- Selected text
★ ★ ★ ★

According to AHS International, more than 50 companies around the world are in the process of researching and developing electric vertical takeoff and landing (eVTOL) aircraft. The majority of these concepts are designed to travel at lower altitudes for a fraction of the cost of operating a fixed-wing aircraft.
Major OEMs are also showing interest in the future potential of electric-hybrid-propulsion aircraft. Boeing, for example, acquired Aurora Flight Sciences in 2017,. Aurora has been researching the use of eVTOL technologies in different configurations for several years. Airbus also has a future-focused division that is researching the concept with its Vahana air taxi in Silicon Valley right now.
Another type of 2020s airframes are being researched and developed for commercial and supersonic business jets.
Aerion, Boom Technology and Lockheed Martin have emerged as the biggest industry names behind supersonic development programs.
Both the supersonic and eVTOL concepts will provide a paradigm shift in commercial and private passenger travel, and both will require a new breed of avionics.
Making the biggest impact in driving the future possibility of eVTOL aircraft air taxis becoming reality is Uber, which in May held its second annual Uber Elevate Summit in Los Angeles. The ride-sharing company’s new aviation division envisions 2023 as the year for the beginning of a concept of operations that will feature a network of small, electric aircraft that take off and land vertically from a distributed network of vertiports. These vertiports will have multiple takeoff-and-landing pads and a charging infrastructure for eVTOL aircraft batteries.
While Uber is not developing an actual air taxi airframe internally, it is developing a comprehensive requirement set. Its Elevate Summit featured OEMs, such as Embraer and Pipistrel, unveiling new eVTOL designs.
It also used the summit to officially unveil its design specifications for its eVTOL common reference model. At a basic level, Uber is seeking an eVTOL air taxi capable of flying at cruising altitudes between 1,000 and 2,000 feet with a cruising speed of 150 to 200 mph. The air taxi will be fully electric using a distributed electric-propulsion architecture and four sets of electric-powered propellers dedicated solely to take off and land vertically. The company also describes an air taxi flight as achieving altitude vertically and using a tail-mounted propeller for forward-motion thrust.

★ ★ ★ ★

- Requirements
Replace "summit" with "conference" and write out the passage on eVTOL aircraft from "It also used" to "for forward-motion thrust.". The listing below comes from a source unrelated to the passage on eVTOL aircraft.

★ ★ ★ ★

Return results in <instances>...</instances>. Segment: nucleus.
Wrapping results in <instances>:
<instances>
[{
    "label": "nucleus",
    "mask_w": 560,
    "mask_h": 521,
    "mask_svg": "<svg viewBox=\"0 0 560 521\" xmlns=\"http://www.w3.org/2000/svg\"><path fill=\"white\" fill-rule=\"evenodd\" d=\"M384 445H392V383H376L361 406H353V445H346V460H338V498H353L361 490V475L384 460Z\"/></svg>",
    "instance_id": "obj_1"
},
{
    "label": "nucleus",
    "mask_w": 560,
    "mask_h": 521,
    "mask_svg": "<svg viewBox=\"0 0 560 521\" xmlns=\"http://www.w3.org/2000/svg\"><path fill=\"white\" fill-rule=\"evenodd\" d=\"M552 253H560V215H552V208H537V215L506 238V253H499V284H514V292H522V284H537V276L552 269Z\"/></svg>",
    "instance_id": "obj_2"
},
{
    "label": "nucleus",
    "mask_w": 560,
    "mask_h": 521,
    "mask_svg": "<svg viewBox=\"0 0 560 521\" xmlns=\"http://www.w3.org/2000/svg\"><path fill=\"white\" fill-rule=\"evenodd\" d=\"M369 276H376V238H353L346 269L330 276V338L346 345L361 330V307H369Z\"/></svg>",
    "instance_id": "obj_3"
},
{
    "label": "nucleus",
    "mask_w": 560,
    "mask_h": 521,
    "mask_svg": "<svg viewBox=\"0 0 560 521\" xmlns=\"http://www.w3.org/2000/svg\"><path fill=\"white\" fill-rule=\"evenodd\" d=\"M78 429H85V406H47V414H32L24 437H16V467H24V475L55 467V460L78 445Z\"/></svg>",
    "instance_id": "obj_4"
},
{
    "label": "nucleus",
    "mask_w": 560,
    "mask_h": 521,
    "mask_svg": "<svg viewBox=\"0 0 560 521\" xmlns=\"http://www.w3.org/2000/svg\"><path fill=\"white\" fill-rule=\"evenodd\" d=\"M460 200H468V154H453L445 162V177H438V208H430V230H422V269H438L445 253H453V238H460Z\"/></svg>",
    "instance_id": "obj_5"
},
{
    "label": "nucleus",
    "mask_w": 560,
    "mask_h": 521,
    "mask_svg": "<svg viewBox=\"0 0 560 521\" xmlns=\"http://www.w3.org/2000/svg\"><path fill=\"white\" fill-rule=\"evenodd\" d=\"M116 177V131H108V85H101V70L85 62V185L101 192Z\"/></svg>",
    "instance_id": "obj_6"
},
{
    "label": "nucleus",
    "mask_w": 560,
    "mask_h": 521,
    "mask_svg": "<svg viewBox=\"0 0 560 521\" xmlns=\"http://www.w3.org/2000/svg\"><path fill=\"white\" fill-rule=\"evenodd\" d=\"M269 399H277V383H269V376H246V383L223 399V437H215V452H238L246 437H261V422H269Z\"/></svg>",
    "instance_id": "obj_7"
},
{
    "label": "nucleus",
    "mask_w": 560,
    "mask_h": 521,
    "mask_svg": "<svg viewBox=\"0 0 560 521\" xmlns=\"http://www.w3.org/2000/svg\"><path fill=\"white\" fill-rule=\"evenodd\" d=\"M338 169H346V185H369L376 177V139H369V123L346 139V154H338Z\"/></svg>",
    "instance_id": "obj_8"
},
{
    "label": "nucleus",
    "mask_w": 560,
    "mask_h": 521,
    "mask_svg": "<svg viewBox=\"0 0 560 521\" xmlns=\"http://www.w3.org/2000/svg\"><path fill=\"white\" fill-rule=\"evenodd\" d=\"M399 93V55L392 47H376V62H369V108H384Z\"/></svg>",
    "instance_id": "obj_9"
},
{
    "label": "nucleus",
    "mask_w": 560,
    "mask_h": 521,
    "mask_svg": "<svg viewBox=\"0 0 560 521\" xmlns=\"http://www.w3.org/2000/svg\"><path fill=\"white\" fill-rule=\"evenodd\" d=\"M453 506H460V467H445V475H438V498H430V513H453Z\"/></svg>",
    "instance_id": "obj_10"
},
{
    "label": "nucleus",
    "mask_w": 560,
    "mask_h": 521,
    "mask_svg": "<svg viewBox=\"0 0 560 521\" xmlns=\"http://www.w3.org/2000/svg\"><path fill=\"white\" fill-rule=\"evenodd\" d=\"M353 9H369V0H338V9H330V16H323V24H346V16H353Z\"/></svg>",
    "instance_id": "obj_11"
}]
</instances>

★ ★ ★ ★

- Task answer
It also used the conference to officially unveil its design specifications for its eVTOL common reference model. At a basic level, Uber is seeking an eVTOL air taxi capable of flying at cruising altitudes between 1,000 and 2,000 feet with a cruising speed of 150 to 200 mph. The air taxi will be fully electric using a distributed electric-propulsion architecture and four sets of electric-powered propellers dedicated solely to take off and land vertically. The company also describes an air taxi flight as achieving altitude vertically and using a tail-mounted propeller for forward-motion thrust.